Contact: smp@FreeBSD.org <smp@FreeBSD.org>

Alfred Perlstein committed file descriptor locking code which was definitely a good push towards trying to lock down some important pieces of global data. Peter Wemm has made progress on pmap cleanups for x86 SMP TLB shootdowns. Matt Dillon and John Baldwin have made progress on getting patches done for moving accesses to ucred's out from under Giant's protection. John Baldwin has also made some commits in order to get the alpha port's SMP working. Matt Dillon has plans for hunting down fileops locking issues in order to continue his previous Giant pushdown work.


TrustedBSD ACLs

Links
URL: http://www.fxp.org/jedgar/ACL/

Contact: Chris Faulhaber <jedgar@FreeBSD.org>

Patches for cp(1), ls(1), and mv(1) to bring in POSIX.1e-compliant Access Control List support have been updated to patch against builds of -CURRENT. Other system utilities are currently being evaluated for ACL support including install(1) (patch available) and mtree(8). Work is in progress to verify the native getfacl(1), setfacl(1), and other utilities build and work correctly on other ACL-enabled systems (e.g. Linux w/ACL patches) and to help verify POSIX-compliance of the continuing TrustedBSD work along with other systems. Finally, experimental Perl and PHP modules are available allowing limited access to native ACLs for languages other than C.


TrustedBSD Audit

Links
TrustedBSD project website URL: http://www.TrustedBSD.org/

Contact: trustedbsd-discuss <trustedbsd-discuss@TrustedBSD.org>

Robert Watson created the TrustedBSD audit perforce tree, which is a branch from the TrustedBSD base tree, in order to start pushing development efforts towards using a revision control system. Andrew Reiter started to merge in some framework related code for generation of audit records, enqueueing writes, and handling data writing. There is a great deal of work to be done with updates and discussion on the trustedbsd-discuss@TrustedBSD.org mailing list.

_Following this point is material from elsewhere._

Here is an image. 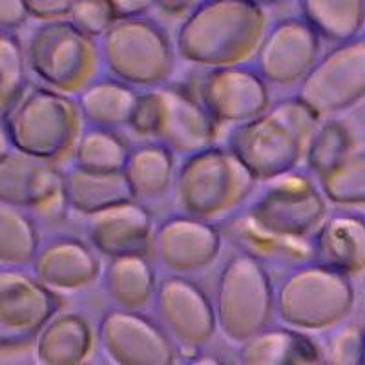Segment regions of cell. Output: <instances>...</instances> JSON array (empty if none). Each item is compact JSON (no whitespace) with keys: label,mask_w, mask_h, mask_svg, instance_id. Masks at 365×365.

TrustedBSD MAC Implementation

Links
TrustedBSD Project Web Site URL: http://www.TrustedBSD.org/

Contact: Robert Watson <rwatson@FreeBSD.org>

Substantial progress has been made towards a working MAC implementation. The focus over the last two months has been moving from a hard-coded series of MAC policies to a more flexible implementation. A pluggable policy framework has been created (and is still under development), supporting Biba, MLS, TE, a "BSD Extended" model, and a sample mac_none module. Some modules must be compiled in or loaded prior to boot; others may be introduced at run-time. Support for networking has improved, with improved handling of IP fragmentation in IPv4, support for various pseudo-interfaces such as if_tun and if_tap, improved integration into userland, NFS-related fixes, moving the VFS enforcement out of individual filesystems, support for a 'multilevel' mount flag, support for explicit labeling in procfs and devfs, addition of an 'extattrctl lsattr' argument to list EAs on a filesystem, support for label ranges in the Biba and MAC policies, and much more.

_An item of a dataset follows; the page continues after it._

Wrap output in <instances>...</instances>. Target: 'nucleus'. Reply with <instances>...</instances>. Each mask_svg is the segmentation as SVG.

Targets for the next two months include more universal enforcement of VFS-related calls, improved support for alternative ABIs, improved flexibility of in-kernel subject and object labels, support for IPv6 and IPsec, and improved support for NFS serving.

Development continues in the FreeBSD Perforce repository, which may be accessed using cvsup.


USB stack maintenance

Contact: Josef Karthauser <joe@FreeBSD.org>

I've been working to integrate recent improvements in the NetBSD usb stack to FreeBSD -current. Both NetBSD and OpenBSD currently share the same source, as FreeBSD did too at once point before it diverged. The goal is to get back to that state, but there are many improvements on both sides that need to be merged before this is complete.

I'm currently looking for someone to help maintain usb in -stable. Please let me know if you're interested.